We model the system of data sets (Fig 1b) through data fusion by collective matrix factorization [23] (see also the tutorial provided in the S1 Text). Matrix factorization compresses the data matrices to a latent space and infers recipes to convert the latent representation back to the original data domain. Each data matrix is decomposed into a product of three low-dimensional latent matrices (S1 Fig): a “backbone matrix” encodes the relations between the latent components, and two “recipe matrices” transform the backbone matrix to the original space of the object types (Fig 1a). Data sets that are directly related and share a node in the fusion graph report on a common object type and hence use a common recipe matrix in their decomposition. Importantly, decomposition of any data set in the system depends on all other data sets according to a design of the fusion graph (Fig 1c). Sharing of recipe matrices ensures data fusion and allows Collage to incorporate knowledge about the relations between data sets.

Chaining of latent matrices

Collage profiles objects in the latent space of any other object type based on the connectivity in the data fusion graph. In the simplest scenario, where object types are adjacent, such as A and D in Fig 1c, Collage profiles objects of type A in the latent space of D by multiplying the recipe matrix of A by the backbone matrix A-D. The resulting profile matrix has objects of type A in rows and the latent components of type D in columns. The advantage of Collage over other gene prioritization tools is its ability to profile objects whose types are not direct neighbors in the fusion graph, such as A and C in Fig 1c. To profile objects of A in the latent space of C Collage starts with the recipe matrix of A and multiplies it by backbone matrices A-D, D-F and F-C on the path from A to C (Fig 1d). If A represented genes, D literature, F literature annotations and C chemical compounds, this procedure would yield profiles of genes in the latent space of chemical compounds.
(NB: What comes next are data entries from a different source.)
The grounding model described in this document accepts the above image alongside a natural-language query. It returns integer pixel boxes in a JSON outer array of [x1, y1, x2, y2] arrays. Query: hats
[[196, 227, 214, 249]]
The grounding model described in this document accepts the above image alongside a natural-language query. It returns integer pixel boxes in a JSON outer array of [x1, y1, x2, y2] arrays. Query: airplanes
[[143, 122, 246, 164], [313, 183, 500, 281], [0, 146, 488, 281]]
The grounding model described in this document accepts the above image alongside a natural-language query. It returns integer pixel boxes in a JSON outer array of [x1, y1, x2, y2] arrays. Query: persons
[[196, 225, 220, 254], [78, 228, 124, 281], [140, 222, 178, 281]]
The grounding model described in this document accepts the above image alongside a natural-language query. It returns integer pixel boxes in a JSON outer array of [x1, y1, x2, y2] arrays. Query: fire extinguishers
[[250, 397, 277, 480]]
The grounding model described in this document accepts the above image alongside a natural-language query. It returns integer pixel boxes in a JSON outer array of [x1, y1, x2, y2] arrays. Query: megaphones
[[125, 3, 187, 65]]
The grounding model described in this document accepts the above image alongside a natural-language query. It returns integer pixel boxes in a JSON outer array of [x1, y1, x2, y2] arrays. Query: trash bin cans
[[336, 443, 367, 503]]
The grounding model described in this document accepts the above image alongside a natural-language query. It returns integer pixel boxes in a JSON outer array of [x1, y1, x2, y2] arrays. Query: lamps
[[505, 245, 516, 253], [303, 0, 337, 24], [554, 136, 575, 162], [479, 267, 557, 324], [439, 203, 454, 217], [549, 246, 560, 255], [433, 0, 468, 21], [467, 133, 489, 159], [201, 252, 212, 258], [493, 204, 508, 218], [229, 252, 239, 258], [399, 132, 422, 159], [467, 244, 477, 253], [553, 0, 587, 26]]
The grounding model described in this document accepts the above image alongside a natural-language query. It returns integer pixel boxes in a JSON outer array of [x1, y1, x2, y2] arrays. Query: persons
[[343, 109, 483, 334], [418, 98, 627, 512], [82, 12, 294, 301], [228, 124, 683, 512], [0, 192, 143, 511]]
We refer to this technique as latent matrix chaining. It constructs dense profiles that include the most informative features obtained by collectively compressing data via matrix factorization. Intuitively, chaining is able to establish links between genes and chemical compounds even though relationships between these object types are not available in input data in Fig 1b.

Gene prioritization

Collage prioritizes objects of the target object type (e.g., genes, node A in Fig 1) based on a small set of seed objects (previously characterized genes). For each target object, it constructs a set of profile matrices by considering all possible chains of latent matrices that start in the target node and end in any node that is reachable in data fusion graph (Fig 1e). A profile matrix corresponds to a particular latent matrix chain and encodes the latent space of the chain’s last node. Each profile matrix is used to estimate the similarity between any two targets (genes) by comparing their respective profiles. Collages estimates the overall similarity between a candidate gene and the seed genes by aggregating similarity scores of the candidate gene across all profile matrices (Fig 1f). As a final step, Collage ranks all the genes based on their overall similarity with the seed genes (Fig 1g).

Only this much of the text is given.